» Passage provided:
HEALDSBURG, CA — In Healdsburg, diners come to Little Saint for a sunflower kale Caesar, a burger and fries, or a rye brownie sundae. They stay for something harder to define: a gathering place that stretches beyond the table.
On Saturday, Little Saint is widening its reach with a market-style community-supported agriculture farm stand on the restaurant patio. Everything comes from the Little Saint Farm less than a mile away.
The new program replaces fixed boxes with a market-style setup—two long tables where members choose their own mix. A cotton tote bag replaces pre-filled boxes. "People care about those details and so do we so it’s nice to have people who appreciate it," Maingard said. Membership runs for either a 30-week season or a shortened 14-week option. The tables on Tuesday afternoons (3 p.m.-6 p.m.) and Saturday mornings
(8:30 a.m.- noon) will also provide add-ons available at pickup, such as extra produce and floral bouquets.
At Little Saint Farm, Programs Manager LJ Maingard and a small team map crops to the kitchen’s seasonal needs, adjusting with weather, pests, and demand.
The goal stays fixed: move “incredibly local fresh farm produce” directly to plates and into homes. In Healdsburg, shoppers — local or visiting — can shop "bounty style" (in Maingard's words) for hotel rooms, Airbnbs, and elsewhere abodes.
Maingard said the farm uses regenerative practices and human labor. Workers are mostly local. Crews manage soil health and habitat while facing threats—gophers tunneling, squirrels tearing through the "oasis of produce," nibbling just enough to render produce unsellable. Fabric covers protect some crops. Predatory birds handle others.
What grows changes. In May, the fields straddle seasons: scallions, turnips, rainbow carrots, pak choi, red russian kale, lettuce, brocollini.

» Given information:
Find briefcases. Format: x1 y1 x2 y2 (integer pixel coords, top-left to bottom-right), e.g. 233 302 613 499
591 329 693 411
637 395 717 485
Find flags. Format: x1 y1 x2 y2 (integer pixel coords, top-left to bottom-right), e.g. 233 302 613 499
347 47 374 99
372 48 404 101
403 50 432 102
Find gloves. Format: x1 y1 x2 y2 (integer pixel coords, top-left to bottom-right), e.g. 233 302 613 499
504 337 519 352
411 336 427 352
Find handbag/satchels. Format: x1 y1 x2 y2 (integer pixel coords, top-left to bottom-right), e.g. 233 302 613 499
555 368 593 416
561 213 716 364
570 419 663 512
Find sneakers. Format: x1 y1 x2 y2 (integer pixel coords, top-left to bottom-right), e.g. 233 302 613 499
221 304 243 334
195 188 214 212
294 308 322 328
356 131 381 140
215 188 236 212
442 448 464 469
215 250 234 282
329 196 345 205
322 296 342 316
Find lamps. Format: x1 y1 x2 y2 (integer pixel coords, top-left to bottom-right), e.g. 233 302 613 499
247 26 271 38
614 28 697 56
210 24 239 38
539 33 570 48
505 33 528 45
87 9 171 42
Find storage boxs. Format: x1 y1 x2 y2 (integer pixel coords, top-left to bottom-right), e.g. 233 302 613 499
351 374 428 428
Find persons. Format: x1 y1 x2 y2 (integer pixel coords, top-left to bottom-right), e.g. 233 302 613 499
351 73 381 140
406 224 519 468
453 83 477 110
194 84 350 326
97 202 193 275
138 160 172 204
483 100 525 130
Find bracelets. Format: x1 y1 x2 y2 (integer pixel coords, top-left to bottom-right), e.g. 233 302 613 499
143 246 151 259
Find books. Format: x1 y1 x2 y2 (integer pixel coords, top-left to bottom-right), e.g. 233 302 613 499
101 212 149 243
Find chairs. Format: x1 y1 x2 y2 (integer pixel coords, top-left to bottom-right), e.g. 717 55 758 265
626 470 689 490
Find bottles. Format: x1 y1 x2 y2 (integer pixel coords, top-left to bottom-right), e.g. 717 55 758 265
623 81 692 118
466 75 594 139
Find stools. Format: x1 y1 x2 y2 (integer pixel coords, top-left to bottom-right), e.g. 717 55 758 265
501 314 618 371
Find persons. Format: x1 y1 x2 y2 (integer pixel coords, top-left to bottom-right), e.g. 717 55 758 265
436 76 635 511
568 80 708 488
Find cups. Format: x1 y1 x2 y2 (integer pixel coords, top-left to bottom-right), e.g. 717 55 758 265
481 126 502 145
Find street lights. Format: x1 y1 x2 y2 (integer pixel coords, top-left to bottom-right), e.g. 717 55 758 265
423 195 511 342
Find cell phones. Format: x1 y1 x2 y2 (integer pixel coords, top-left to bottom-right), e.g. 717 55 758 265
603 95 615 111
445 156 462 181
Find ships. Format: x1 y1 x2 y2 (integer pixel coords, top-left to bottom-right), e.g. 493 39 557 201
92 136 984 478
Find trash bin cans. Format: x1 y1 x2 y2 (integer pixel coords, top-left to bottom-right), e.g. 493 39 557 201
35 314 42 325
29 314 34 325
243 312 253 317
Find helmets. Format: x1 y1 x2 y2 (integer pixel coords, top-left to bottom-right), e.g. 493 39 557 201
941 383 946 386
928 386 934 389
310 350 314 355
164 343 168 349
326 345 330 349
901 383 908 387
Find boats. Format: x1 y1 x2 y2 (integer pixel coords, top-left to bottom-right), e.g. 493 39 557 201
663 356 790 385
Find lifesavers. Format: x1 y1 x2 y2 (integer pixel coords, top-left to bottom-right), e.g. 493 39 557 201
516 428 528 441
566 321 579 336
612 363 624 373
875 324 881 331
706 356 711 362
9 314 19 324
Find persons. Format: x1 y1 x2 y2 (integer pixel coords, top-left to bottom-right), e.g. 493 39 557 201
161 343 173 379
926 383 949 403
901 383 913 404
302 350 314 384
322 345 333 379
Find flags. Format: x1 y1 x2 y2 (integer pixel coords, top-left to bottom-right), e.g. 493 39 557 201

» Task list:
1. Transcribe the article about Little Saint's farm stand from "At Little Saint" to "birds handle others.".
2. According to the article about Little Saint's farm stand, what replaces the pre-filled boxes in the new program?
3. Render the following sentence from the article about Little Saint's farm stand into French: "Everything comes from the Little Saint Farm less than a mile away."

» Response list:
1.
At Little Saint Farm, Programs Manager LJ Maingard and a small team map crops to the kitchen’s seasonal needs, adjusting with weather, pests, and demand.
The goal stays fixed: move “incredibly local fresh farm produce” directly to plates and into homes. In Healdsburg, shoppers — local or visiting — can shop "bounty style" (in Maingard's words) for hotel rooms, Airbnbs, and elsewhere abodes.
Maingard said the farm uses regenerative practices and human labor. Workers are mostly local. Crews manage soil health and habitat while facing threats—gophers tunneling, squirrels tearing through the "oasis of produce," nibbling just enough to render produce unsellable. Fabric covers protect some crops. Predatory birds handle others.

2. A cotton tote bag.

3. Tout provient de la Little Saint Farm, située à moins d'un mile.